I lost my mother before I could go shopping for a Homecoming dress, Prom dress, or even plan a wedding.
I lost my father before he could show me that he would protect me from any boyfriend, just to show his protectiveness over me.
I lost my mother before getting to call her with the great news of getting my first teaching job, first hairstylist job, or made salary at my current job.
I lost my dad before I could learn to drive a car.
I lost my dad before I lost my virginity and felt more alone with a male in the same bed as him.
I lost my mom before I went to the ER with a 103 degree fever that would not go down, requested to be taken to IMCU care if they couldn’t find out what was wrong with me (they never did), and was informed I had a large growing tumor that needed to be checked on to confirm it was benign and not cancerous.
I lost my dad before I even felt comfortable and realistic to call him “dad”, with confidence he wouldn’t leave again.
I lost my dad before I could feel safe to hug him.
I lost my mom before I could feel safe to hug her.
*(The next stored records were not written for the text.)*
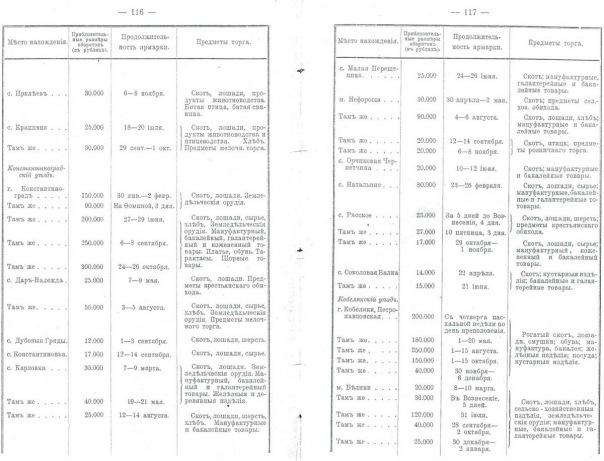 Ярмарки денисов в и 1911 г цена золотых монет армении анаит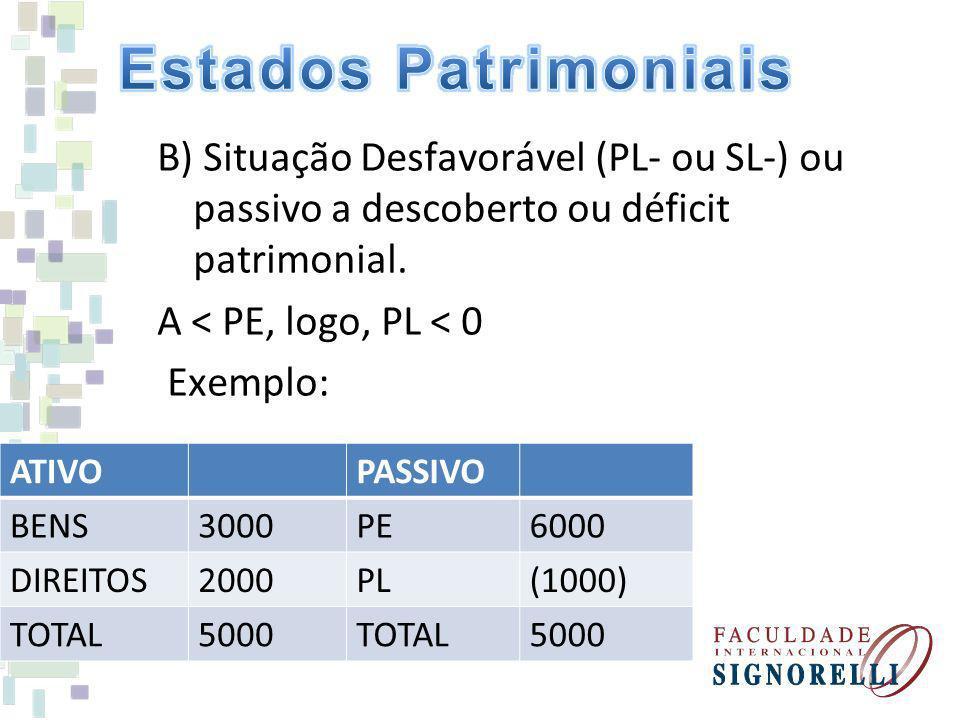 Estados Patrimoniais B) Situação Desfavorável (PL- ou SL-) ou passivo a descoberto ou déficit patrimonial. A < PE, logo, PL < 0 Exemplo: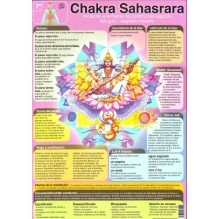 Ficha A-4 Chakra Sahasrara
And of course, those are just a few, but it’s true. I did lose them, maybe felt like I never had them and always had to chase for any ounce of them. But it’s also true that I grieve the loss of my parents and caretakers. I search for them weekly, hell probably daily. I search for them in my bosses, in my coworkers who are older than me, families I see at the grocery store, firefighters, psychics, in my therapist, my life coach, my psychoanalyst. I search for them inside me too. I find them when I’m being judgmental and find myself turning positive moments into negative ones out of fear and shame. But grief is hard. It’s even harder when they are still a live, and yet still really hard to get a hold of.
I am learning that through acknowledging the pain, getting the knowledge of how/where the pain is coming from, and then receiving support is crucial to work through grief. Know you can’t change it, and know when it’s time to let go of the grief to learn to live and enjoy your life again is helpful too.